Syracuse residents ask questions, raise concerns and connect with police chief over coffee
So far in 2016, the Syracuse Police Department has been dealing with homicides on the city’s north and south sides and the high profile killing of a baby girl. Syracuse Police Chief Frank Fowler continues to listen to concerns directly from the public.
At a Dunkin Donuts in Syracuse, Fowler sits down one-on-one with whoever wants to grab a cup of coffee with him and ask questions. Many residents offered condolences to the family of 21-month-old Maddox Lawrence who was recently killed and her father charged with murder.
David Nappi of East Syracuse, a former marine, wanted to make sure the officers that worked on the case were doing okay.
“I can’t imagine that it’s not hitting them hard, I’d be surprised if any of those guys have slept anytime in the past few days,” Nappi said. “So you have to be concerned about their well-being.”
Fowler has said a 911 caller was instrumental in leading officers to Maddox Lawrence's father after both of them went missing. Nappi said the 911 caller did a tremendous service to the community.

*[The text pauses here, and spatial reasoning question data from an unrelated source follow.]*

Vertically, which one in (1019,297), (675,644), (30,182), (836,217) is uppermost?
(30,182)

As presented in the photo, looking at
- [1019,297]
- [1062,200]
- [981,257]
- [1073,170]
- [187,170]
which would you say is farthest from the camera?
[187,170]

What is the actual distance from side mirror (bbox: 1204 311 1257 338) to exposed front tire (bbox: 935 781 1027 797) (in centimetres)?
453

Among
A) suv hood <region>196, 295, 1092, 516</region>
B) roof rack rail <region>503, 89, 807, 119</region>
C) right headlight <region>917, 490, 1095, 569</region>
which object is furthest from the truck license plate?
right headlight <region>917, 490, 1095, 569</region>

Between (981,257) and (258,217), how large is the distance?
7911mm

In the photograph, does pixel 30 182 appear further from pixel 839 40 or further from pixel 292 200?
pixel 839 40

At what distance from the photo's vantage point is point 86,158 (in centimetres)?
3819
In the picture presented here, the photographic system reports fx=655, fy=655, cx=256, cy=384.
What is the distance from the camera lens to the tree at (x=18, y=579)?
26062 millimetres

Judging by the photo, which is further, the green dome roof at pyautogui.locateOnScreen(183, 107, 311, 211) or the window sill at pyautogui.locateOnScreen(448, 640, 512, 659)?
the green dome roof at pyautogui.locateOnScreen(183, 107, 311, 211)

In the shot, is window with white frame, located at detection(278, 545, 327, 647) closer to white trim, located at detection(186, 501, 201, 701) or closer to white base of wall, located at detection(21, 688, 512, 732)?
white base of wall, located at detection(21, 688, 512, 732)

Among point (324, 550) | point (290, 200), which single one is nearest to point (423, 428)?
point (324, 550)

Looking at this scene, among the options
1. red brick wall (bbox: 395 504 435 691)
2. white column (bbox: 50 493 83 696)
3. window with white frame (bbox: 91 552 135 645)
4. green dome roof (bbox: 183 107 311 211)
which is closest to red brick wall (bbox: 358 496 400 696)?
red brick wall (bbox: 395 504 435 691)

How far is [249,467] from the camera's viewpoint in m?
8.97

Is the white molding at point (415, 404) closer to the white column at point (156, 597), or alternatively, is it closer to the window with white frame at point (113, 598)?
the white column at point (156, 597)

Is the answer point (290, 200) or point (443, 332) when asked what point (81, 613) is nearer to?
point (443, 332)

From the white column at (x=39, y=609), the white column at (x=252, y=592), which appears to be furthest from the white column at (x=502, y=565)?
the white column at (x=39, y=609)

"When we see something wrong, do the right thing, that’s just a citizen doing a good thing," Nappi said. "Otherwise that little girl would still be out there.”
Nappi said he had a positive first time experience talking to Fowler. He described Fowler as someone with good experience, who cuts to the chase and calls it like it is.
Fowler said he has heard others ask about how officers that were on the Lawrence case are handling the emotional toll.
“Clearly this is something that affects everyone, not just the officers," Fowler said. "Every time I’m asked that question I bring the family up first. We can’t forget the family in all of this.”
Fowler said that officers have a strong support network.
"We plan to engage that support network to make sure the officers have the resources that they need in the times that they need it," Fowler said.
There was talk about violence and drugs in the city; questions on if law enforcement had enough people on staff. Although Fowler said that he himself will retire at the end of 2017, he wanted to remind people that he’s focused on the job with no signs of slowing.
“I plan to be pedal to the medal just like sprinting across the finish line just like I’ve done before,” Fowler said.
Until then he wants to focus on reducing gun violence and admitted last year’s 23 homicides was tough on the city.